Reputation: 53
I am creating a spark Dataset by reading a csv file. Further, I need to transform this Dataset[Row] to RDD[Array[String]] for passing it to the FpGrowth(Spark MLLIB).
val df: DataFrame = spark.read.format("csv").option("header", "true").load("/path/to/csv")
val ds: Dataset[Row] = df.groupBy("user").agg(collect_set("values"))
Now, I need to select the column "values" and transform the resultant dataset to RDD[Array[String]].
val rddS: RDD[String] = ds.select(concat_ws(",", col("values")).as("items")).distinct().rdd.map(_.mkString(","))
val rddArray: RDD[Array[String]] = rddS.map(s => s.trim.split(','))
I tried out this approach but not sure if its the best way. Please suggest me a optimal way of achieving this.
Upvotes: 3
Views: 1020
Reputation: 53
I ended up using toSeq approach
val rddArray: RDD[Array[String]] = ds.select("values").rdd.map(r => r.getSeq[String](0).toArray)

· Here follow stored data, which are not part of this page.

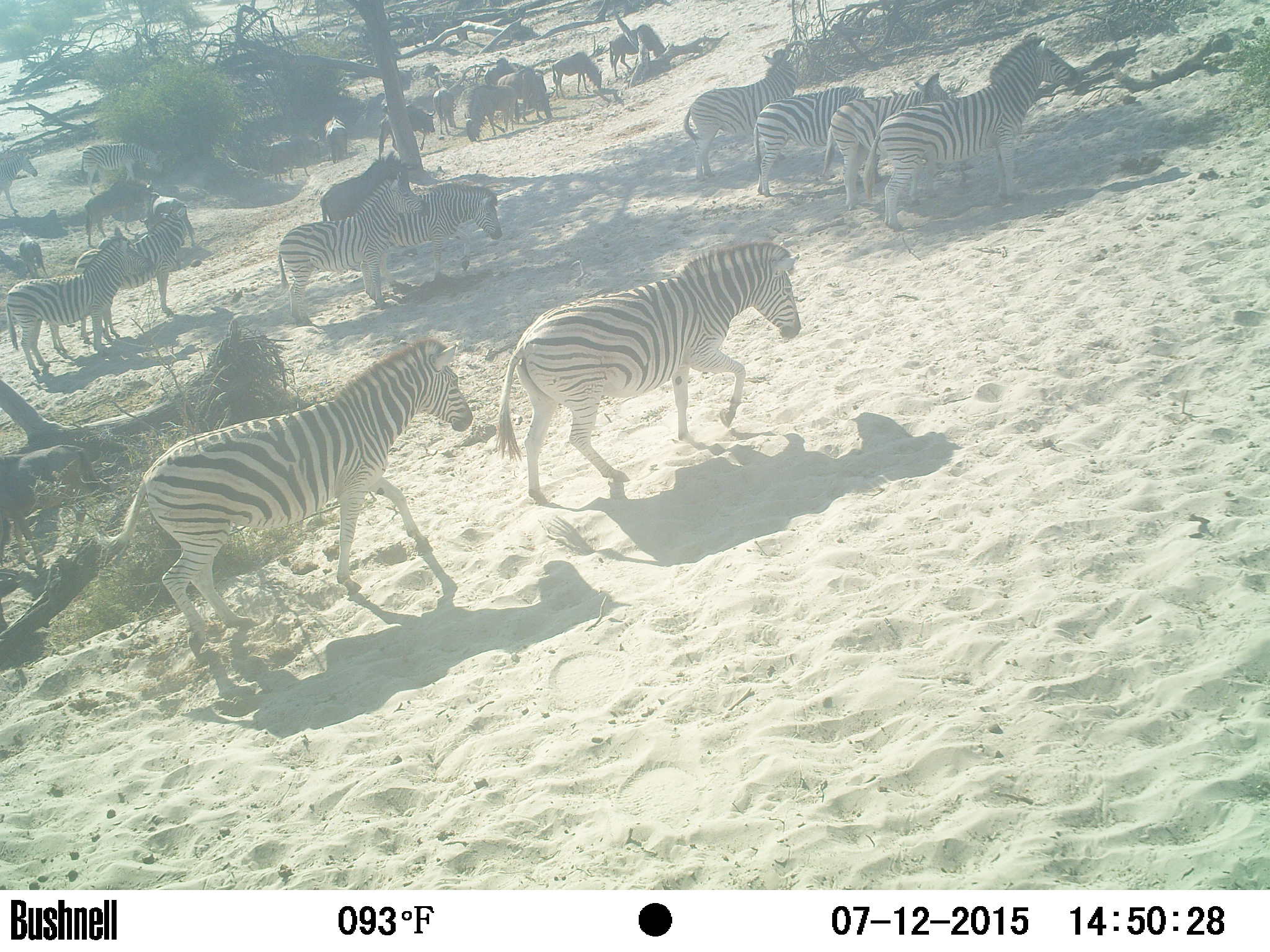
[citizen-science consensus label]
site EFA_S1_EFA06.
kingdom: Animalia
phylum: Chordata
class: Mammalia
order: Artiodactyla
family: Bovidae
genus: Connochaetes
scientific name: Connochaetes taurinus taurinus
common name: blue wildebeest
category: wildebeestblue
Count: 11-50.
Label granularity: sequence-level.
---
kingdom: Animalia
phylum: Chordata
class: Mammalia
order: Perissodactyla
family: Equidae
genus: Equus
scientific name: Equus quagga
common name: plains zebra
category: zebraplains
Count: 11-50.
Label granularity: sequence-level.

This was more efficient (faster) for my usecase.
Upvotes: 1
Reputation: 23119
Why not simply use as below, You will reduce the concat_ws
and split
operation.
val rddS:RDD[Array[String]] = ds.select("values")
.distinct()
.rdd.map(r => r.getAs[mutable.WrappedArray[String]](0).toArray)
Upvotes: 0
Reputation: 42422
One-liner:
val rddArray: RDD[Array[String]] = ds.select("values").as[Array[String]].rdd
By the way I'd suggest using dataframe-based Spark ML instead of RDD-based Spark MLLib which is now deprecated. You can use org.apache.spark.ml.fpm.FPGrowth
.
Upvotes: 5